Fox Valley area residents are demanding an end to gun violence following a spate of recent mass shootings that left dozens dead across the country. | Skitterphoto/Pixabay
Fox Valley area residents are demanding an end to gun violence following a spate of recent mass shootings that left dozens dead across the country. | Skitterphoto/Pixabay
Fox Valley area residents are demanding an end to gun violence following a spate of recent mass shootings that left dozens dead across the country.
Locals gathered earlier this month at Houdini Plaza to honor the lives lost following shootings at an elementary school in Uvalde, Texas, a grocery store in Buffalo, New York and a hospital in Tulsa, Oklahoma.
"We don't have to have any more Uvalde's," Forward Appleton’s Emily Tseffos told NBC26.com. "We don't have to have any more Sandy Hooks. It doesn't have to be how we live. How our kids grow up."
Throughout the day, fed up community members lined College Avenue holding signs that read, "I Substitute Teach, Not Substitute Police" and "Enough is Enough."
Fox Cities Gun Violence member Ann Muenster summed up the feelings of many protesters in adding "I'm a retired educator and before I retired, I was involved with intruder drills, huddling in a corner with preschoolers. I know that I would've taken bullets for those children and every one of my colleagues would do the same. But we can do better than that. We can really do better than that."
All told, roughly a dozen speakers addressed the crowd, including North High student Mya Koffie of Appleton.
"At any moment, it could be us,” Koffie told the crowd. “It could be any of us. You never know when an armed person is going to break into the building somehow."
Koffie shared the story of how seniors at the school recently popped balloons in the hallways of the school as a harmless prank, and how she almost mistook the sound for gun fire.

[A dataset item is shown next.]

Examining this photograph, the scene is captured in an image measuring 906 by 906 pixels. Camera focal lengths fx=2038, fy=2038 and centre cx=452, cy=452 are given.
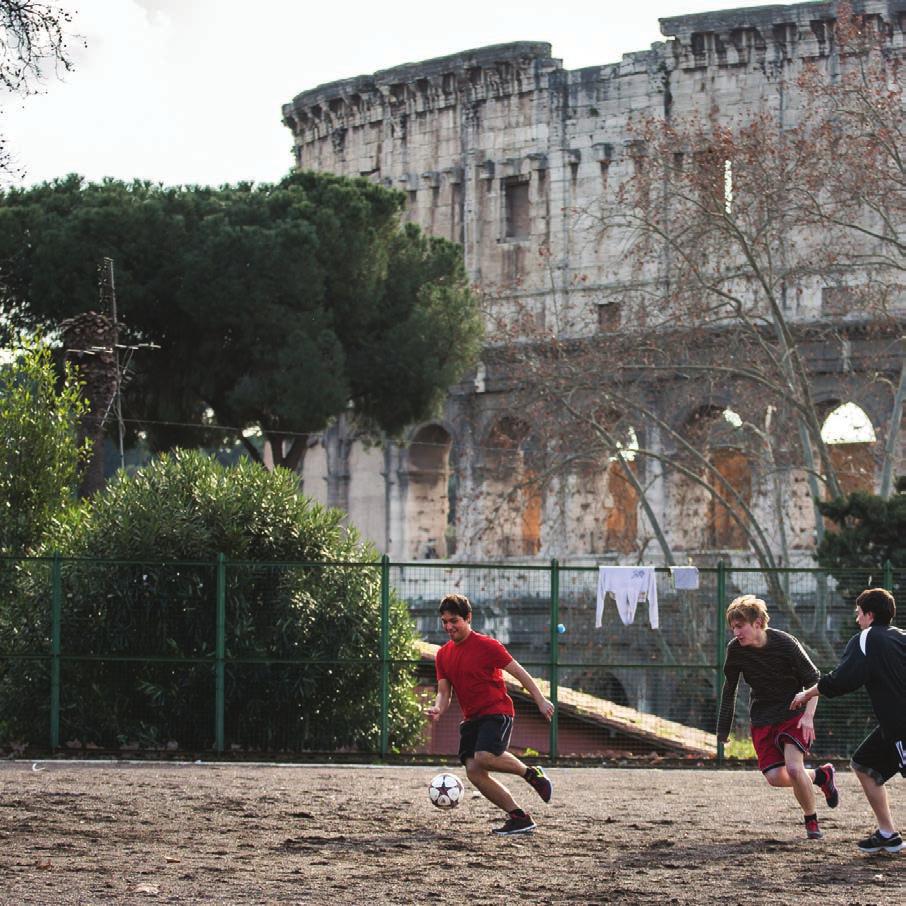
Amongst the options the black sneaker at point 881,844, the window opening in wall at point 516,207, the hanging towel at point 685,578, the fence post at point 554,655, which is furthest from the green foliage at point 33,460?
the window opening in wall at point 516,207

"I wondered are people being shot right now? Am I going to be shot right now? Is this the last time I'm ever going to walk around a corner? What am I going to find? So, I was terrified," she said. "And I think that constitutes being a high schooler in America right now, is you never know when walking around the corner is your last time."
At the rally, attendees wore orange to highlight National Gun Violence Awareness Day, which fell on June 3. The nationwide campaign was created to honor 15-year-old Chicago student Hadiya Pendleton, who marched in former president Barrack Obama’s second inaugural parade in 2013 and was shot and killed a week later at a playground near her school.
In Washington, bipartisan discussions are currently underway in Congress, with the House Judiciary Committee recently approving the "Protecting Our Kids Act."
Proposed by democrats, the package of gun control legislation includes calling for raising the age to buy certain semiautomatic rifles from 18 to 21, enacting new federal offenses for gun trafficking and strengthening federal regulations on ghost guns.
With the full House slated to vote on the measure later this month, some GOP members have already expressed concerns about some of the legislation infringing on American's 2nd Amendment rights.